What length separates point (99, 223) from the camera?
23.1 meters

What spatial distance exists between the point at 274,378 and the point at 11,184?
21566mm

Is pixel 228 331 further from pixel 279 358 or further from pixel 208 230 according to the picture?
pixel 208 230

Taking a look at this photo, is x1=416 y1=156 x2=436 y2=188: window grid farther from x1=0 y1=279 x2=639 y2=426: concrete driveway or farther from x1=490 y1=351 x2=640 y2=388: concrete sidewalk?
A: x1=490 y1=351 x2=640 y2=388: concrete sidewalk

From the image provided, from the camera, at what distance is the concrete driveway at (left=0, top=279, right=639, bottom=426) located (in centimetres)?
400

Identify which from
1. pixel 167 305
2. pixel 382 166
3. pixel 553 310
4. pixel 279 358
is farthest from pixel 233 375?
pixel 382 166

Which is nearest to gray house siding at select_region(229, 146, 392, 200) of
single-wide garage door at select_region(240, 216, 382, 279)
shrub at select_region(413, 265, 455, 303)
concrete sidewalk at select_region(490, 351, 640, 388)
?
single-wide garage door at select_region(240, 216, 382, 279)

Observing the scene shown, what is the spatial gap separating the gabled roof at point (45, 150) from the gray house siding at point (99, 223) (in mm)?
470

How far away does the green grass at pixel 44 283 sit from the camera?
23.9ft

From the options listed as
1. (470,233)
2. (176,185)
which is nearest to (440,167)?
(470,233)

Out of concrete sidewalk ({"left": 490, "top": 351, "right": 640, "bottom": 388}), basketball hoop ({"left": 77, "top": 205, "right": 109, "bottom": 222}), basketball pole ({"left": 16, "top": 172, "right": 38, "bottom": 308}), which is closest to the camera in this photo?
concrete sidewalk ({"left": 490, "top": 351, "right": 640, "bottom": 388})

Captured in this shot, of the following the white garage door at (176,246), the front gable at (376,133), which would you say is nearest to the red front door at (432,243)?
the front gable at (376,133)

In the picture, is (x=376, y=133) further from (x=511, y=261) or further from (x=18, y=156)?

• • •

▶ SET PROBLEM
Retype all of the lines above verbatim, with the same wording, punctuation, spacing, and order.

▶ EXPECTED ANSWER
What length separates point (99, 223) from the camera?
23.1 meters

What spatial distance exists between the point at 274,378 and the point at 11,184?
21566mm

Is pixel 228 331 further from pixel 279 358 or further from pixel 208 230 according to the picture?
pixel 208 230

Taking a look at this photo, is x1=416 y1=156 x2=436 y2=188: window grid farther from x1=0 y1=279 x2=639 y2=426: concrete driveway or farther from x1=490 y1=351 x2=640 y2=388: concrete sidewalk?
A: x1=490 y1=351 x2=640 y2=388: concrete sidewalk

From the image provided, from the camera, at what distance is the concrete driveway at (left=0, top=279, right=639, bottom=426) located (in centimetres)?
400

Identify which from
1. pixel 167 305
2. pixel 382 166
3. pixel 553 310
4. pixel 279 358
is farthest from pixel 233 375?
pixel 382 166

Which is nearest to gray house siding at select_region(229, 146, 392, 200) of
single-wide garage door at select_region(240, 216, 382, 279)
shrub at select_region(413, 265, 455, 303)
concrete sidewalk at select_region(490, 351, 640, 388)
?
single-wide garage door at select_region(240, 216, 382, 279)

Observing the scene shown, what is the spatial gap separating the gabled roof at point (45, 150) from the gray house siding at point (99, 223) (in mm)?
470

How far away does the green grass at pixel 44 283 sit from the camera?
23.9ft

From the options listed as
1. (470,233)
2. (176,185)
which is nearest to (440,167)?
(470,233)

Out of concrete sidewalk ({"left": 490, "top": 351, "right": 640, "bottom": 388}), basketball hoop ({"left": 77, "top": 205, "right": 109, "bottom": 222}), basketball pole ({"left": 16, "top": 172, "right": 38, "bottom": 308}), which is closest to the camera in this photo?
concrete sidewalk ({"left": 490, "top": 351, "right": 640, "bottom": 388})

Captured in this shot, of the following the white garage door at (176,246), the front gable at (376,133), which would you say is nearest to the red front door at (432,243)?
the front gable at (376,133)

In the picture, is (x=376, y=133) further from (x=511, y=261) or further from (x=18, y=156)?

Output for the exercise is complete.